_The task_. Collect every line below that contains the string "JSON".

_Data for processing_.
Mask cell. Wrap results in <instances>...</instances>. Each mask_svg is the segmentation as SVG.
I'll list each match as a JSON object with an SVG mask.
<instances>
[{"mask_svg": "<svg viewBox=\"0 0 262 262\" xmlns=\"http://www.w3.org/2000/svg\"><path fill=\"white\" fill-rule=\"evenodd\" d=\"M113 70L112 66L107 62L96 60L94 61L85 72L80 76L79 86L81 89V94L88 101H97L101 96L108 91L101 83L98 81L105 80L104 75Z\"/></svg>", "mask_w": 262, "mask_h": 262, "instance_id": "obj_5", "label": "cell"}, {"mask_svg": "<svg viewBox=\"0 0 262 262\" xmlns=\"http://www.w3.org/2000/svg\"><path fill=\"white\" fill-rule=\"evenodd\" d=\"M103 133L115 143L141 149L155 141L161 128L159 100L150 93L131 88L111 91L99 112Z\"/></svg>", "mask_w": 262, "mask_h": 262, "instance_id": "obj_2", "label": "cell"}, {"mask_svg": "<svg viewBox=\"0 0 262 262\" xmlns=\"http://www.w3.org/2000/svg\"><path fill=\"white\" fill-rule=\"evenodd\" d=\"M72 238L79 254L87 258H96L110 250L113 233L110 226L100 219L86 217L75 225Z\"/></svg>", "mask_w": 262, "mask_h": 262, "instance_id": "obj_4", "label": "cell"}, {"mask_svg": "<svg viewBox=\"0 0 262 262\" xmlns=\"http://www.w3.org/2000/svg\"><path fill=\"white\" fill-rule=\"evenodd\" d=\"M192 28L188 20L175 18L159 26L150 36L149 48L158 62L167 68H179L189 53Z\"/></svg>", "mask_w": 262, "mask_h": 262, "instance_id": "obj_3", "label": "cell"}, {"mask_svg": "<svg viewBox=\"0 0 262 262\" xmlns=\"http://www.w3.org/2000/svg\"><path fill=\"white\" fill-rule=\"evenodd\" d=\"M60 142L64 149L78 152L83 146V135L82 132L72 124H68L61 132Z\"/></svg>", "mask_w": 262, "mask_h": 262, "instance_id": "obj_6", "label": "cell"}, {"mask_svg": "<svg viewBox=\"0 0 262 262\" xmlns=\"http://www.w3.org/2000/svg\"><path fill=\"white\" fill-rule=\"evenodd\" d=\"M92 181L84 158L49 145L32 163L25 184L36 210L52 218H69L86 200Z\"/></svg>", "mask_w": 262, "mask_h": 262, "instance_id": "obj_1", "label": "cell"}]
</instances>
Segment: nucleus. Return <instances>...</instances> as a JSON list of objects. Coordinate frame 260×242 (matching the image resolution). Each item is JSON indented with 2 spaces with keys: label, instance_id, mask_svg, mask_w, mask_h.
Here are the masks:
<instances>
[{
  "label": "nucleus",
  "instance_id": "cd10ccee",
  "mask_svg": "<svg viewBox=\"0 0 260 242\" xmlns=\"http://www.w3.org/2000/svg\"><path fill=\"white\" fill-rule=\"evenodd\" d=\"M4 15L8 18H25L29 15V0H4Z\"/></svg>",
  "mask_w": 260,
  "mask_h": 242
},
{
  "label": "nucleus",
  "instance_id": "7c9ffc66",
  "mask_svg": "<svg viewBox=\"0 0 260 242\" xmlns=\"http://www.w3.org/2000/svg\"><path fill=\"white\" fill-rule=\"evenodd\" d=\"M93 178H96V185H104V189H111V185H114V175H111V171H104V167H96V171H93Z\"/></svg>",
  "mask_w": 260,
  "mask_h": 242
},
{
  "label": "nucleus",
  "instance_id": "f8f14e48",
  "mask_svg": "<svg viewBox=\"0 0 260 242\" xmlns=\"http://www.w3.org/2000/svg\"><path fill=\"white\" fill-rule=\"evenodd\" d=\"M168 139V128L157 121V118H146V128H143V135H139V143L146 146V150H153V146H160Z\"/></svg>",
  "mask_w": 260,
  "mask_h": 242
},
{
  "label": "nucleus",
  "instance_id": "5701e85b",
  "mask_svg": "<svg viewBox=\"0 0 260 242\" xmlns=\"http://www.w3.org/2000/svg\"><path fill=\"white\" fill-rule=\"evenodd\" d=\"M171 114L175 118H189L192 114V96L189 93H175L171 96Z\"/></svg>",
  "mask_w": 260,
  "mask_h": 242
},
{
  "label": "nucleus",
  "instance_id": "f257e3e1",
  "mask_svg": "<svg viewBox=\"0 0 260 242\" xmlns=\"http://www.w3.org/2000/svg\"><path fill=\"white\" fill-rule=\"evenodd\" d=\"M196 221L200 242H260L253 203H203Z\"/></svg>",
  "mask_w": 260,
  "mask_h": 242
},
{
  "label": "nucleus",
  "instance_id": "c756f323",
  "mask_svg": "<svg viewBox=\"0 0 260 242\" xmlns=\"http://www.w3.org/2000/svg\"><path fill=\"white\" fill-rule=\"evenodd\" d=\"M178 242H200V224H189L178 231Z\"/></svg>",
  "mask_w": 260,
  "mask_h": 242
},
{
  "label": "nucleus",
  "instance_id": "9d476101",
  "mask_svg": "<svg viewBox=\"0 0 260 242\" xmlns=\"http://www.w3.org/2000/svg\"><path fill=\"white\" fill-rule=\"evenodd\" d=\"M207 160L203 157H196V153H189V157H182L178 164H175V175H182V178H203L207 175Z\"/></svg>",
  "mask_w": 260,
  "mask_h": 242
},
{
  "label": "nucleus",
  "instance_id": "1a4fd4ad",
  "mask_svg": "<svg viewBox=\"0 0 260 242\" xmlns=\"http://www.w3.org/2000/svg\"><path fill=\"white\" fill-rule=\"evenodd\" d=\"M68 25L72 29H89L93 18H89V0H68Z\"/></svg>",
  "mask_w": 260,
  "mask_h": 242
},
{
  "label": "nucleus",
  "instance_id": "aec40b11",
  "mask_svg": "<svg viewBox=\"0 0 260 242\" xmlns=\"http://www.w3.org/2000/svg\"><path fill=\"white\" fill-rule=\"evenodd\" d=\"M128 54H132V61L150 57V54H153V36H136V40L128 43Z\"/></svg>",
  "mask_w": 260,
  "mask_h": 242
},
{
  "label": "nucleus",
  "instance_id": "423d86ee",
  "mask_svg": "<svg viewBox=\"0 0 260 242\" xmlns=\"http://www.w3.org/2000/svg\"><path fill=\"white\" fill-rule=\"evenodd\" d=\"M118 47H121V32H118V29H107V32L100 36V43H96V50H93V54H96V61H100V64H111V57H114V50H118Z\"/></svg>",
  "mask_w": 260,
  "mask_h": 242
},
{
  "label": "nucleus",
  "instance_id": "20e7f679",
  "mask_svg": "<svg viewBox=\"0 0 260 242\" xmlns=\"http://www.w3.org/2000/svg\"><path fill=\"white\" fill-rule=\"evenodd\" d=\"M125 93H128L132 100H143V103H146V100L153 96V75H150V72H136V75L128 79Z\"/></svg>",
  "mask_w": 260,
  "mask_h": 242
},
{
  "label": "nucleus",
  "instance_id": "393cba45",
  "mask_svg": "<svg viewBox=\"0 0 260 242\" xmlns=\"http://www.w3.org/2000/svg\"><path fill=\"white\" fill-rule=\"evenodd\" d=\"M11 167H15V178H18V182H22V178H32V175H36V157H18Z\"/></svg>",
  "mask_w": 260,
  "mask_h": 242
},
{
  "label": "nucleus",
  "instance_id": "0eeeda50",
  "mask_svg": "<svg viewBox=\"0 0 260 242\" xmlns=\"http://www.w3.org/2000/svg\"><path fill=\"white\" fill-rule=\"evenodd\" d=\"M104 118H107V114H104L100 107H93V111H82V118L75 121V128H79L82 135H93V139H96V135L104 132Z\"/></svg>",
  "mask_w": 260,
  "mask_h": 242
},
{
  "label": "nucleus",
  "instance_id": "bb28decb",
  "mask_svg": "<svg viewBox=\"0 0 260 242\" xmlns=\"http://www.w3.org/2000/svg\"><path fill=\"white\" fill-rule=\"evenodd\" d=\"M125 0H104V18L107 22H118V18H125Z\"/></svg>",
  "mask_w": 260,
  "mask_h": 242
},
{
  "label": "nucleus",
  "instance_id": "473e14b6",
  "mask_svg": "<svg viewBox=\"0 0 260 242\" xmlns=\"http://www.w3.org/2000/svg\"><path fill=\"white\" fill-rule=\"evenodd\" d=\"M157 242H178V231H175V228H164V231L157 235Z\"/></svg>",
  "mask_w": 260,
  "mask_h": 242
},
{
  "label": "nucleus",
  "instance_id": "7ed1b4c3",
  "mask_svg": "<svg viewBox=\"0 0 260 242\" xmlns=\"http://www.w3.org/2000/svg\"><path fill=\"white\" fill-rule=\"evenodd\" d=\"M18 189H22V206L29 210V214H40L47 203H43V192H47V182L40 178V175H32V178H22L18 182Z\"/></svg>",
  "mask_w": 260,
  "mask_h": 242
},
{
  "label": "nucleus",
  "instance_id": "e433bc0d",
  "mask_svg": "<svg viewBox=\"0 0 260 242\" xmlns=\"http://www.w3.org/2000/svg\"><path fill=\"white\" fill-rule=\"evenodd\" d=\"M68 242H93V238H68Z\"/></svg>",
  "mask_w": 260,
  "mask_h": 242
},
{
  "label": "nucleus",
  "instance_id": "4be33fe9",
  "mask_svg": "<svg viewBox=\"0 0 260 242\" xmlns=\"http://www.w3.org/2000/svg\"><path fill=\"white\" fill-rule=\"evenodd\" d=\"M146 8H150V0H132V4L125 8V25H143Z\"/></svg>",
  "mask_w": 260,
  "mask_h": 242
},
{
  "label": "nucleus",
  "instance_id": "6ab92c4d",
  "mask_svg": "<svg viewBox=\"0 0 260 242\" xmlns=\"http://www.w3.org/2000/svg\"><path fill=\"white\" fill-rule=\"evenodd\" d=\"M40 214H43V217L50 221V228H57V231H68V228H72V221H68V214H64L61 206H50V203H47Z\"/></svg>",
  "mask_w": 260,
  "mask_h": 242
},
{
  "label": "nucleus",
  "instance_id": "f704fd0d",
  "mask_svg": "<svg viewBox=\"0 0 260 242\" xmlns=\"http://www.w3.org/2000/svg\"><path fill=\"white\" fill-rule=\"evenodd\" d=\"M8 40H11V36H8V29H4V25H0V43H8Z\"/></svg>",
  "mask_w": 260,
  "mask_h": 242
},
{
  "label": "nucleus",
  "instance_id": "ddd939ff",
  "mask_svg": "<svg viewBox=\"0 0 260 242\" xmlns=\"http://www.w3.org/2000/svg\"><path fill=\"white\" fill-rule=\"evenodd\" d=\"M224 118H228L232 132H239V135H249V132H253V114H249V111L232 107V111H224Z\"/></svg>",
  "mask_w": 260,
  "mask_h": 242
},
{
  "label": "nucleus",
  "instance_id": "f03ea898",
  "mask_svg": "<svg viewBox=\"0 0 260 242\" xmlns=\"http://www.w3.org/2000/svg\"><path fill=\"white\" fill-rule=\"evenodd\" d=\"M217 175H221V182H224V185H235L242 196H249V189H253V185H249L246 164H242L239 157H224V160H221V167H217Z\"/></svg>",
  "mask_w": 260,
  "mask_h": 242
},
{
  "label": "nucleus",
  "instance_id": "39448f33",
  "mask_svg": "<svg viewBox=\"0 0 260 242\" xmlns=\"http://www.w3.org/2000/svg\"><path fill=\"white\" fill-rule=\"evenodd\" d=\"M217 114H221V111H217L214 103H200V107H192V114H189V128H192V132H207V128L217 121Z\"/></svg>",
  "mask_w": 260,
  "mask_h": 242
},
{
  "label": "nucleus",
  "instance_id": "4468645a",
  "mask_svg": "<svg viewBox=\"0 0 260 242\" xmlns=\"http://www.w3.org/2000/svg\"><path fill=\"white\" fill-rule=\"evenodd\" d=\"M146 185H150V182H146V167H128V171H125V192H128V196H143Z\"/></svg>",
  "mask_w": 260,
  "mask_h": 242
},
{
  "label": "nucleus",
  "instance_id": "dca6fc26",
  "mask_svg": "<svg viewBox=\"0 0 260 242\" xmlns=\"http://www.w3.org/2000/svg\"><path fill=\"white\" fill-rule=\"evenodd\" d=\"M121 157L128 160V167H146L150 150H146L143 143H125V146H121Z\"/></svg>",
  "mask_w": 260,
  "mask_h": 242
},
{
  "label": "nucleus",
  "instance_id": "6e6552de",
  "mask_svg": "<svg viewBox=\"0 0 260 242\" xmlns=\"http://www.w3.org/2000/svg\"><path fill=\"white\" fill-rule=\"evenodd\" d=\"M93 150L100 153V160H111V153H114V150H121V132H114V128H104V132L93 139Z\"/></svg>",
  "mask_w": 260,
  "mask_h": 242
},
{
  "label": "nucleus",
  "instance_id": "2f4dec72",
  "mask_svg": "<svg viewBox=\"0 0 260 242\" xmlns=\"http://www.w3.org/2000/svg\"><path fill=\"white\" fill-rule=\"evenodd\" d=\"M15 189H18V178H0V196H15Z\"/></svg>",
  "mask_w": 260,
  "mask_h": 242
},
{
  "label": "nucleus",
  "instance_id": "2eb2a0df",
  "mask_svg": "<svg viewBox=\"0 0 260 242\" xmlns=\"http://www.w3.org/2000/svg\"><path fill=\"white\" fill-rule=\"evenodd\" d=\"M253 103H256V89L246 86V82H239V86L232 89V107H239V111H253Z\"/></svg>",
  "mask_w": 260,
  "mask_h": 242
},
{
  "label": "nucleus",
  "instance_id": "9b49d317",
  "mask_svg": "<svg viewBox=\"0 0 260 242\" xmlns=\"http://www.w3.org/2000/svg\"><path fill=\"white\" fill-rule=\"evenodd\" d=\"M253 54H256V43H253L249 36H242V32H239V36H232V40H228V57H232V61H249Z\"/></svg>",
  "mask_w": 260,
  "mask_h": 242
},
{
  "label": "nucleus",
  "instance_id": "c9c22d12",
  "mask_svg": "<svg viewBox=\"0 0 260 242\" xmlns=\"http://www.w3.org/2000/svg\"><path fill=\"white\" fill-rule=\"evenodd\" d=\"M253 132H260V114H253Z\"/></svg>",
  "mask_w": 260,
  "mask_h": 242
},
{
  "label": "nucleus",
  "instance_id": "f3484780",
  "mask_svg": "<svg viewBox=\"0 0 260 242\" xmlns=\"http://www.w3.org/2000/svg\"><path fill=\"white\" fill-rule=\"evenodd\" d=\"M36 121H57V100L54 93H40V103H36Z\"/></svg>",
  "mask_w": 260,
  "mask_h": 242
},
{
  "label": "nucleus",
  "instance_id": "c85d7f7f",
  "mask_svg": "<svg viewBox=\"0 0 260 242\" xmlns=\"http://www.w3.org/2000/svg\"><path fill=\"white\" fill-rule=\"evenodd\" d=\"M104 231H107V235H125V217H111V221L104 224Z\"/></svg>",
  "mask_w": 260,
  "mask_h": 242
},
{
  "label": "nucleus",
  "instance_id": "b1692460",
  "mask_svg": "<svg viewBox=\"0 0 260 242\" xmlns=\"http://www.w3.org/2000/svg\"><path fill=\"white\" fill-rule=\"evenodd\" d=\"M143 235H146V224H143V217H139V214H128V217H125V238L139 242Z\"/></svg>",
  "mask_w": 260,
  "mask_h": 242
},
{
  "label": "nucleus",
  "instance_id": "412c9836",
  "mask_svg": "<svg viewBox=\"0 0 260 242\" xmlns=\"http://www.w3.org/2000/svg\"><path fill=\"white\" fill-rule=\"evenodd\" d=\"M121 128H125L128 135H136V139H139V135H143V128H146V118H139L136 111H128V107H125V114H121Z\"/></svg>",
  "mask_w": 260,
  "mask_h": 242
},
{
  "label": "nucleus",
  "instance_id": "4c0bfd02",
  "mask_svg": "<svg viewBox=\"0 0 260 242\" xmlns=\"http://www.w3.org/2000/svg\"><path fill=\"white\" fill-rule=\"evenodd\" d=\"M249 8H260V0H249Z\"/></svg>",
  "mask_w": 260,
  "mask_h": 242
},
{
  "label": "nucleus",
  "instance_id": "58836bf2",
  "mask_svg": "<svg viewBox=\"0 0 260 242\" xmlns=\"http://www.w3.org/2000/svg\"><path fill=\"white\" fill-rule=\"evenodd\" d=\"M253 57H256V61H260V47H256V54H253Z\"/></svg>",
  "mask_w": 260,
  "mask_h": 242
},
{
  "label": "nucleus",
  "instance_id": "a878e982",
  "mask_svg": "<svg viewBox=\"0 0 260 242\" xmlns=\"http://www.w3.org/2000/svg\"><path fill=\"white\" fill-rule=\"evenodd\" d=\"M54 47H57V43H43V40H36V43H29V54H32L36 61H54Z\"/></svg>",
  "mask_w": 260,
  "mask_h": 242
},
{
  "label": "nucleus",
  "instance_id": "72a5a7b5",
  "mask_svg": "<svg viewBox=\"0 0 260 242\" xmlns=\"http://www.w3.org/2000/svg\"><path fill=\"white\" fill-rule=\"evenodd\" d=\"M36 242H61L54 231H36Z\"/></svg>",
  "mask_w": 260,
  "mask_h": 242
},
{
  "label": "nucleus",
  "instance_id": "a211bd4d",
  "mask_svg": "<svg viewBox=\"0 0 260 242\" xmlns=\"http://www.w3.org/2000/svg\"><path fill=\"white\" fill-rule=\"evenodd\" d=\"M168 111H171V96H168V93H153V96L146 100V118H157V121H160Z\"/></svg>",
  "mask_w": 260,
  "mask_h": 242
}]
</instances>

_Solved problem_.
I'll list each match as a JSON object with an SVG mask.
Segment: nucleus. Return <instances>...</instances> as a JSON list of objects. Coordinate frame 260×242 (matching the image resolution). Each item is JSON indented with 2 spaces with keys: label, instance_id, mask_svg, mask_w, mask_h.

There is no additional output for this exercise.